Ella era el poder que se arremolinaba en el cielo.
Ella era las estrellas que circulaban este mundo.
Ella era la luna y su Princesa.
Era una nueva luna en formación, creada para la reparación del mundo, la ruina de todo mal—era la luz misma.
El suelo temblaba, sacudía y se agrietaba.
Los árboles caían a lo lejos.
Las barreras creadas por magia se derrumbaban.
Cuando la luz cesó, monstruos colapsaron en el suelo, inertes y oscurecidos.
Los magos caían de rodillas, sintiendo una pérdida inmensa.
Los vampiros disminuían la velocidad, su sed moría.
Los hombres lobo eran forzados a volver a su forma humana.
Ni una sola persona tenía la fuerza para siquiera pararse.
Por un instante, todos cayeron en una profunda tranquilidad que se transformó en horror.
Los monstruos estaban muertos.
—¡No puedo lanzar un hechizo!
—gritó un mago, mirando sus manos horrorizado.
—¡Mi magia!
¡Mi maná!
—gritó otro horrorizado.
Toda la atención se centró en la mujer sola flotando en el aire, su cabello brillaba dorado, una única gota de sangre roja deslizándose por su vestido.

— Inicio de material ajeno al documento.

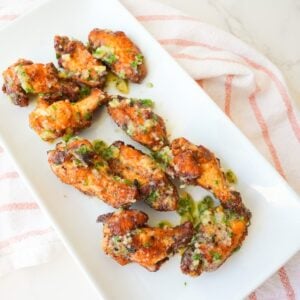 Crispy garlic parmesan wings coated with garlic butter, grated Parmesan, and chopped fresh parsley.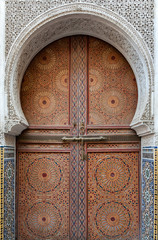 Fototapeta na wymiar Old wooden doors in traditional Moroccan style.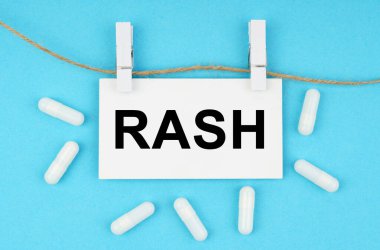 Mavi bir yüzeyde, raptiyeli bir iple, beyaz bir plaka var.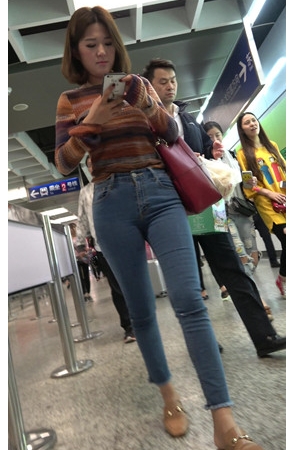 地铁站玩手机的牛仔裤小姐姐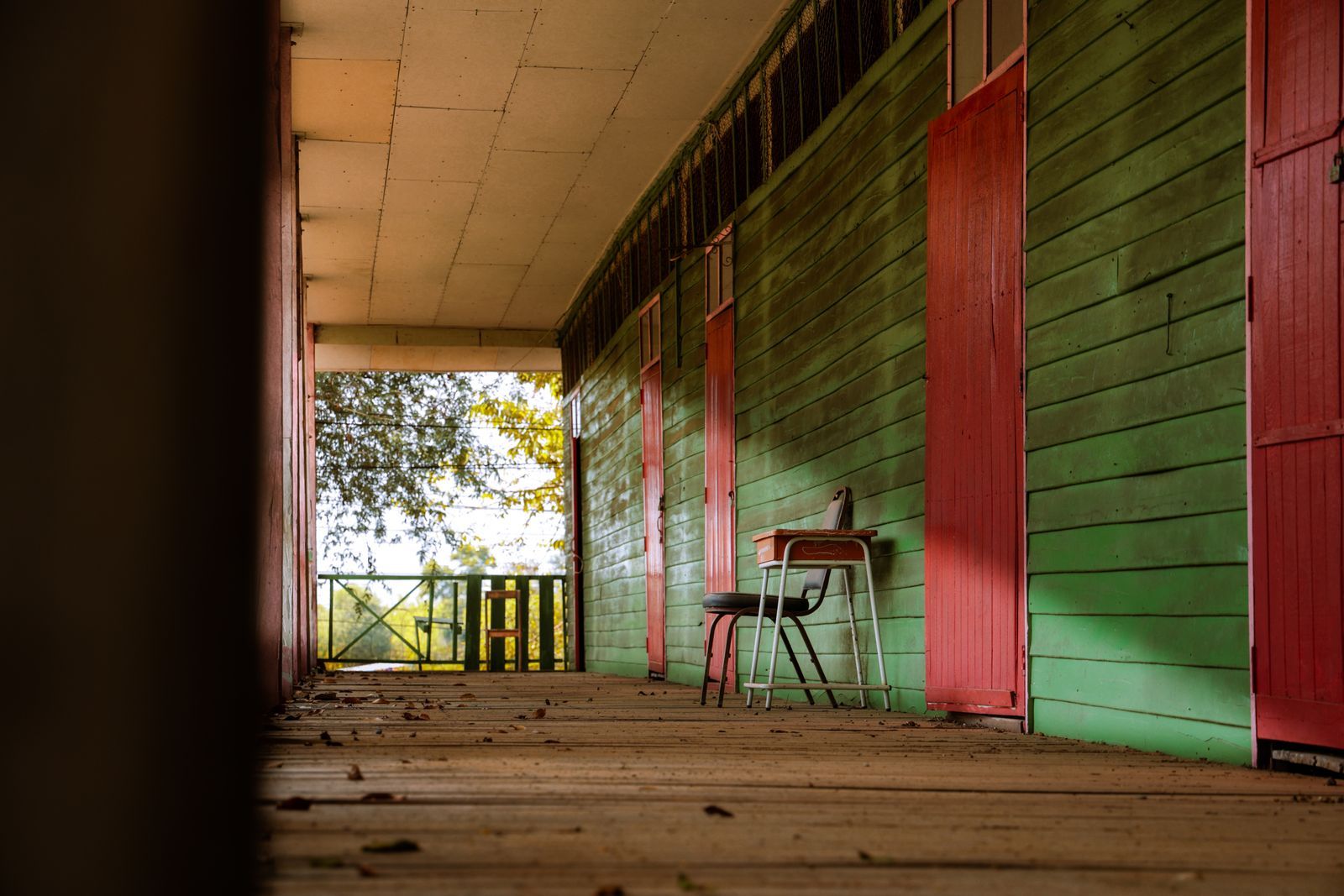A rustic porch with empty chairs and autumn leaves scattered on the wooden floor in quiet morning light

La reconocerían a mil millas de distancia.
Ophelia Eves Mavez.
Su objetivo, desde el principio, pero ya no más.
Cayó bruscamente al suelo, soltando una poderosa tos de sangre.
Rojo carmesí, como el resto de ellos.
Cerró los ojos casi en agotamiento y quedó inmóvil en el suelo.
Ofelia sabía lo que había hecho.
Había canalizado el poder de las estrellas.
Prácticamente se había convertido en la luna, toda su figura resplandeciendo con misticismo mientras convocaba el hechizo más fuerte de todos para eliminar toda la magia de esta tierra.
La tarea solo podía ser lograda por su habilidad de extraer la fuerza vital de dentro y alrededor de ella.
Todo el mundo se detuvo para Ofelia.
Un solo hechizo.
El más fuerte de su tipo.
Este momento pasaría a la historia.
El Lamento Final.
—Atlas, lo has logrado.
Y de la noche a la mañana, nacida de las cenizas del mundo que arruinó y salvó, se hizo una diosa.
Ella, que alteró el universo, el tiempo y la vida en sí misma—la última de los nuevos dioses, reconocida por nadie en este momento, pero por todos en el futuro distante.